Researches focused on the treatment-related brain necrosis of ICI and radiotherapy in NSCLC with brain metastases were rare. Shepard reported the incidence of treatment-related brain necrosis in combination with immunotherapy and SRS was similar to SRS alone (5.9% vs 2.9%) in NSCLC cancer patients with brain metastases[33]. Consistently, another study by Hubbeling et al[34] showed there was no difference of radiation necrosis between SRS combined with ICI and SRS only. Interestingly, for patients treated with WBRT, there was no radiation necrosis occurred. In the current study, the total incidence of brain necrosis was 12.9%. Indeed, several retrospective studies of melanoma patients with brain metastases treated by immunotherapy plus SRS also found that the risk of radiation induced brain necrosis could be increased by immunotherapy[35,36]. Considering the intrinsic difference of the sensitivity to ICI and/or radiotherapy between NSCLC and melanoma, the treatment-related brain necrosis after ICI and radiotherapy should be further explored.

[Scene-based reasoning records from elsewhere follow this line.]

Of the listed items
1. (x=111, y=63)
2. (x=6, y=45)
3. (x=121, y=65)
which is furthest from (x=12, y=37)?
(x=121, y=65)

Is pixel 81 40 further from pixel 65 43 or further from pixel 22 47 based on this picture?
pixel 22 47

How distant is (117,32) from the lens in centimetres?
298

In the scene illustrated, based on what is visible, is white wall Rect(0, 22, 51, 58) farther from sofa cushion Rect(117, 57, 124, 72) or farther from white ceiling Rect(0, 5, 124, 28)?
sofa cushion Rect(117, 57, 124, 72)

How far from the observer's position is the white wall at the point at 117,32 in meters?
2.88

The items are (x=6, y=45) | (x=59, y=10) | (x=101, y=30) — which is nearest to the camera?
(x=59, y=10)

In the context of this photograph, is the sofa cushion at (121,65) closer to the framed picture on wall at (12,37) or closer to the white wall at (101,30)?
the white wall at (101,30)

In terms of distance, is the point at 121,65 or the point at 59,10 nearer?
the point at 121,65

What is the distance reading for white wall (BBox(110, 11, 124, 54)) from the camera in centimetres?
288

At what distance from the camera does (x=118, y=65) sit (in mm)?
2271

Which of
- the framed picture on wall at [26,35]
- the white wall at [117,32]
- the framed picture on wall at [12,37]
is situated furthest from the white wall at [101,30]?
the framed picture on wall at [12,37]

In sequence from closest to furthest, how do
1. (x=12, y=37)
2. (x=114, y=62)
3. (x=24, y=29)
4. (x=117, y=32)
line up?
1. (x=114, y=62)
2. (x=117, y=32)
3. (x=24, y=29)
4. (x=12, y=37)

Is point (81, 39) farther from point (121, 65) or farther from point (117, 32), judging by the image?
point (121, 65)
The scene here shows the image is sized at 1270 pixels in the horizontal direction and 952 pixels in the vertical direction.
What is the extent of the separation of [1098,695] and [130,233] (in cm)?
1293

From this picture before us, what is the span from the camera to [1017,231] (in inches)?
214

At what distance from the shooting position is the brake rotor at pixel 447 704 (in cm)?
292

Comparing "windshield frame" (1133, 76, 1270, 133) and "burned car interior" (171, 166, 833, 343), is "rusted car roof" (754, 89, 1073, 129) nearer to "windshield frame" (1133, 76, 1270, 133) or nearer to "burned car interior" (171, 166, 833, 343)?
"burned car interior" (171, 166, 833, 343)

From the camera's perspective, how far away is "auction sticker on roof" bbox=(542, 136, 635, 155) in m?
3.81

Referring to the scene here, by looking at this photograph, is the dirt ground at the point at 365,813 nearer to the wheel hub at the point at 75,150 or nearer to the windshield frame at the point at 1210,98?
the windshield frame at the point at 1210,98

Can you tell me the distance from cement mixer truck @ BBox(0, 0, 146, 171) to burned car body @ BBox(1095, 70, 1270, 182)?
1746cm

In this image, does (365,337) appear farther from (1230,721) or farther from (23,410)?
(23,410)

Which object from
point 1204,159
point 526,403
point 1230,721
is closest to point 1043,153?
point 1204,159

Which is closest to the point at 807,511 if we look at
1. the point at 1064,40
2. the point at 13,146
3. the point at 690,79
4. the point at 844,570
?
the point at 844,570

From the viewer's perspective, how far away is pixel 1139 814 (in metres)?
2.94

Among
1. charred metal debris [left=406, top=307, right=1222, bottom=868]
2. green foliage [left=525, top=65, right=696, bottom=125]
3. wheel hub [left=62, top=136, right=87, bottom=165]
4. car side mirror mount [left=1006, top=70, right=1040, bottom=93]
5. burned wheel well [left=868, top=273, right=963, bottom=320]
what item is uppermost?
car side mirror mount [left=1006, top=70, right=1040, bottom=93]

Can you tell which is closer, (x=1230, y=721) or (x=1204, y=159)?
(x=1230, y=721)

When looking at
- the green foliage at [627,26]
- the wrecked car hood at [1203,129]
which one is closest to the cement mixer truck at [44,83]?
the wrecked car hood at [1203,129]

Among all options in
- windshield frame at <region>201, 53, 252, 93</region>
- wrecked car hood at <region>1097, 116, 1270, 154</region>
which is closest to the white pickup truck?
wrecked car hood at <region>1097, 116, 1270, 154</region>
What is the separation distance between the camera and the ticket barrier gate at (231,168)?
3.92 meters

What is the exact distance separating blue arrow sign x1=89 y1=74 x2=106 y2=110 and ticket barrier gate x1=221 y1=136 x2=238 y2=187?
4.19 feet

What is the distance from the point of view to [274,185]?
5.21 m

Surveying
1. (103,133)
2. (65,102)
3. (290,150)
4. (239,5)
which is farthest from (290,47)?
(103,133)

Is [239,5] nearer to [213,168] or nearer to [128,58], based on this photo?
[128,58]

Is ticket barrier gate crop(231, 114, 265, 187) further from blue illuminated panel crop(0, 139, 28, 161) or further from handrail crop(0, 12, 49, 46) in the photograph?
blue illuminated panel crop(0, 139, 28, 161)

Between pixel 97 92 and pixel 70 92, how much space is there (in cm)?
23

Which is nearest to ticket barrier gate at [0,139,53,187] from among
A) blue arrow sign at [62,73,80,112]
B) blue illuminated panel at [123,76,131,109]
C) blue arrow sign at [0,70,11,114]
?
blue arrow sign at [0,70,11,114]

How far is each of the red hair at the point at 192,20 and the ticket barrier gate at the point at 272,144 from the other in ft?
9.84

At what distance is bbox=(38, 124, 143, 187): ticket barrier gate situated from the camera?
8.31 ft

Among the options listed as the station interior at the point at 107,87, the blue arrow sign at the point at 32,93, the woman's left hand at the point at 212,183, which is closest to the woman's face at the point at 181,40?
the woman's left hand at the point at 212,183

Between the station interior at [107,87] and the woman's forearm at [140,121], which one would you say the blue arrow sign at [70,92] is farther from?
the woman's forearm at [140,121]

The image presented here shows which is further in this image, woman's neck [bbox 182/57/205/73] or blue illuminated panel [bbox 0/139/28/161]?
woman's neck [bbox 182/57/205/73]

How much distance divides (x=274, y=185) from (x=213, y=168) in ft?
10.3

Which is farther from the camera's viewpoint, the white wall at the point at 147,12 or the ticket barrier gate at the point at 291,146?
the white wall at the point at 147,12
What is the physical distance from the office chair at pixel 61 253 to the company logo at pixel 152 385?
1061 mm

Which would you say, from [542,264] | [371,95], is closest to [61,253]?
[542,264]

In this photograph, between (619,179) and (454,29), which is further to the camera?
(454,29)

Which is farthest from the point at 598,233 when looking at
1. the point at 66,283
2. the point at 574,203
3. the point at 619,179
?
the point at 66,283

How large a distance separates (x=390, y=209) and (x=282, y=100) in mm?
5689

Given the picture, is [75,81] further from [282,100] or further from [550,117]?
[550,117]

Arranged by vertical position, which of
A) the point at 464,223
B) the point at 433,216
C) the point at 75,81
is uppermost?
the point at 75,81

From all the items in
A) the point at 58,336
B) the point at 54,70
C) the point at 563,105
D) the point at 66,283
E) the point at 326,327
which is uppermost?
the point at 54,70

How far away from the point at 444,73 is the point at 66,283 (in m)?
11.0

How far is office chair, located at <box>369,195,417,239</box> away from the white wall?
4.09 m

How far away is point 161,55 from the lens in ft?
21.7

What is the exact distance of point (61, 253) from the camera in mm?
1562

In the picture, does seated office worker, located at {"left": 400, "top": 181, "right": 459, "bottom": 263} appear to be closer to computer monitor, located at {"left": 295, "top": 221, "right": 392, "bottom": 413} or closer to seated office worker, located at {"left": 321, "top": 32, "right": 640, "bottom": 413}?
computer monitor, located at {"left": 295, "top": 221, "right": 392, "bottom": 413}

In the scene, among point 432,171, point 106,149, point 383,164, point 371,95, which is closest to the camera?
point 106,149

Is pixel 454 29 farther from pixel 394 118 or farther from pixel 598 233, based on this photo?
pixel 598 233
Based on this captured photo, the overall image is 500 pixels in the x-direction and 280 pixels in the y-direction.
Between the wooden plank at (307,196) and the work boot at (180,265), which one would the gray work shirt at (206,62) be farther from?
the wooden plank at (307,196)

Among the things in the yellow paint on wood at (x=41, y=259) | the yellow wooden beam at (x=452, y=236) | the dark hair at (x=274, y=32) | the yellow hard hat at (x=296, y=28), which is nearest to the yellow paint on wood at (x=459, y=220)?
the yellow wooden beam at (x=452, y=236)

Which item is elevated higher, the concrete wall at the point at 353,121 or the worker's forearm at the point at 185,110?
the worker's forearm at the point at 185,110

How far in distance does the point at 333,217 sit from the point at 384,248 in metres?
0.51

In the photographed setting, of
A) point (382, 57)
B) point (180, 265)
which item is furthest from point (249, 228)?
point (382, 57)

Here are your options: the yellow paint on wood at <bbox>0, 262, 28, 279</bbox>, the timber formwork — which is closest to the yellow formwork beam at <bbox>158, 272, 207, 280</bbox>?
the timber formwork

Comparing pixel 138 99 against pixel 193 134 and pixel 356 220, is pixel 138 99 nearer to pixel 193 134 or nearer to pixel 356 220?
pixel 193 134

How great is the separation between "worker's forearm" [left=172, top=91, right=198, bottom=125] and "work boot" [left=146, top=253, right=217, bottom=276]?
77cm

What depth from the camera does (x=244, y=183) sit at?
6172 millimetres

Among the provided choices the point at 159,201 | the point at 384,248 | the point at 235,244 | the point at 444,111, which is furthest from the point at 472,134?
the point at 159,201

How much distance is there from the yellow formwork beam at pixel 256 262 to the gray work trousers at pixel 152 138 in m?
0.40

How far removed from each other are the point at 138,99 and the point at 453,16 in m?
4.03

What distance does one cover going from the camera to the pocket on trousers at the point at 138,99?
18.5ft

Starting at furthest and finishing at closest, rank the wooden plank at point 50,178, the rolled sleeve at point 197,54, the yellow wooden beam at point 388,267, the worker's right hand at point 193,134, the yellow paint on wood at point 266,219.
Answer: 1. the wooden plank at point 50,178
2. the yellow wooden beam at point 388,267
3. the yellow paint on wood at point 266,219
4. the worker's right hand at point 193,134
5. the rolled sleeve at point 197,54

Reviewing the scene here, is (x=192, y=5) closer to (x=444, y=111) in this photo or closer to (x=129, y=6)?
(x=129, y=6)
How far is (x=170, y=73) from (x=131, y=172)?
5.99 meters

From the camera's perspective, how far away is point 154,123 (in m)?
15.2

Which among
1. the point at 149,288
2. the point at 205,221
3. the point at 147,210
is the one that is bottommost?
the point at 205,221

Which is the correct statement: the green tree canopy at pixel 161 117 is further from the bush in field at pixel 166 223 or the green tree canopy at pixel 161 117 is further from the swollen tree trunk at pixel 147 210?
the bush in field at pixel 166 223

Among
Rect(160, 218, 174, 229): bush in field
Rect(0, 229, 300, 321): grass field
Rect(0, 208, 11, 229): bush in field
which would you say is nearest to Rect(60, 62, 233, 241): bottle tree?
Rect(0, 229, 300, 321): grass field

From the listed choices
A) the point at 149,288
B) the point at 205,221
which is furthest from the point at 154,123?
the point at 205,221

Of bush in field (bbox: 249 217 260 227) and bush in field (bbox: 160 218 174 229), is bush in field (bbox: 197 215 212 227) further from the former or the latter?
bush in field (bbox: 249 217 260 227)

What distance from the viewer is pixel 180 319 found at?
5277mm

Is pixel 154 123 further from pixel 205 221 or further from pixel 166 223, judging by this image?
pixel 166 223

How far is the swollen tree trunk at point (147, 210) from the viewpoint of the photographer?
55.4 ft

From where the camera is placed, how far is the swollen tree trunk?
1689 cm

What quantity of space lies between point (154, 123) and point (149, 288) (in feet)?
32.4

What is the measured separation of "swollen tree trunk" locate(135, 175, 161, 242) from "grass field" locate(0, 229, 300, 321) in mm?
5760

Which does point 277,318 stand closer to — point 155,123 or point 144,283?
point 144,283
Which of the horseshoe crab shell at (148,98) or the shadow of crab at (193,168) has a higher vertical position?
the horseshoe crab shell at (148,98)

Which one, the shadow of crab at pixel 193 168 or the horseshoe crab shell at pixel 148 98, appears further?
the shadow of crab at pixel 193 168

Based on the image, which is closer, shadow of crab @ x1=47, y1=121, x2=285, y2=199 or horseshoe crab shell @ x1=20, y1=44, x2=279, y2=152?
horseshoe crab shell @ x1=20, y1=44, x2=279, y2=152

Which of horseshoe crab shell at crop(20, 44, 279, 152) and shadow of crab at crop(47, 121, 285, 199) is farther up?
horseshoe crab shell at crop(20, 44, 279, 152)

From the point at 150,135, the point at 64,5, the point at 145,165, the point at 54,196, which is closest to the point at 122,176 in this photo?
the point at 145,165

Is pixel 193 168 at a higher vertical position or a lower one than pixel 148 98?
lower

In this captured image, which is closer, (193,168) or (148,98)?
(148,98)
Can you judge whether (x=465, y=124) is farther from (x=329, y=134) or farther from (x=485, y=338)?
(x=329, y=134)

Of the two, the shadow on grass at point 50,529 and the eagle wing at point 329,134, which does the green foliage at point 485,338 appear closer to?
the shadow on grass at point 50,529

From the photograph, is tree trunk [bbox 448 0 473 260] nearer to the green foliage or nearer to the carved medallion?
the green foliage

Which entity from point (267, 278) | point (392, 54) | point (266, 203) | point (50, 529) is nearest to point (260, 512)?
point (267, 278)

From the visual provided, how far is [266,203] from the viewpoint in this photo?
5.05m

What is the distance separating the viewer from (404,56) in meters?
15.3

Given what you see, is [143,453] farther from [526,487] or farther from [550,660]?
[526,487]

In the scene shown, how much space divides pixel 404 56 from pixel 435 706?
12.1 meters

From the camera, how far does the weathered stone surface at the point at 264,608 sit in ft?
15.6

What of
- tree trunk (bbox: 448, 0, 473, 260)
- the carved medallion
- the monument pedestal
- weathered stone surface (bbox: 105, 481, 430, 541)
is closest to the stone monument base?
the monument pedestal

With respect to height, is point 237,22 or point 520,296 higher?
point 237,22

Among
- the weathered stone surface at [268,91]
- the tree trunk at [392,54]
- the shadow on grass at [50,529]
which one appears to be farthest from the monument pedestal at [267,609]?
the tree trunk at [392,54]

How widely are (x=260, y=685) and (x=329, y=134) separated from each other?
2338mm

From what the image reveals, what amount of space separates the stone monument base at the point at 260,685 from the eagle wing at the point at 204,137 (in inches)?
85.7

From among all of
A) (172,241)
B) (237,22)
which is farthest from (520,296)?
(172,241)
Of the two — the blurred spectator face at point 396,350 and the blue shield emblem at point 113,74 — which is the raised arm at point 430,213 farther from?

Overall, careful consideration should be given when treating brain metastases patients with programmed death-1/programmed cell death ligand 1 inhibitors combined with SRS. Likewise, other common AEs, such as immune-related pneumonia, hepatitis, nephritis, myocarditis should be monitored.

Despite our study suggested a favor of concurrent radiotherapy and ICI for NSCLC patients with brain metastases, there were several limitations need to be address. First, this is a single center analysis with a relatively small sample size. Second, the radiation protocols are relatively uniform. Third, detailed grades of AEs were ineligible for the included patients. Besides, potential mechanistic rationale underlying the therapeutic synergy between brain radiotherapy and immunotherapy requires further investigation and refinement. Last, because of the short survival for this malignant disease, long term toxicity was difficult to assess. Therefore, our study is preliminary in nature, its clinical findings should be interpreted with caution. larger groups of patients, alongside a placebo, are needed to confirm the findings.

CONCLUSION

In summary, our results showed the patients with brain metastases showed a favorable survival after concurrent radiotherapy and ICI compared with those treated with radiotherapy followed by consolidation ICI. There was a synergistic effect between radiotherapy and ICI. Future clinical trials based on larger patient cohort are necessary to validate our results.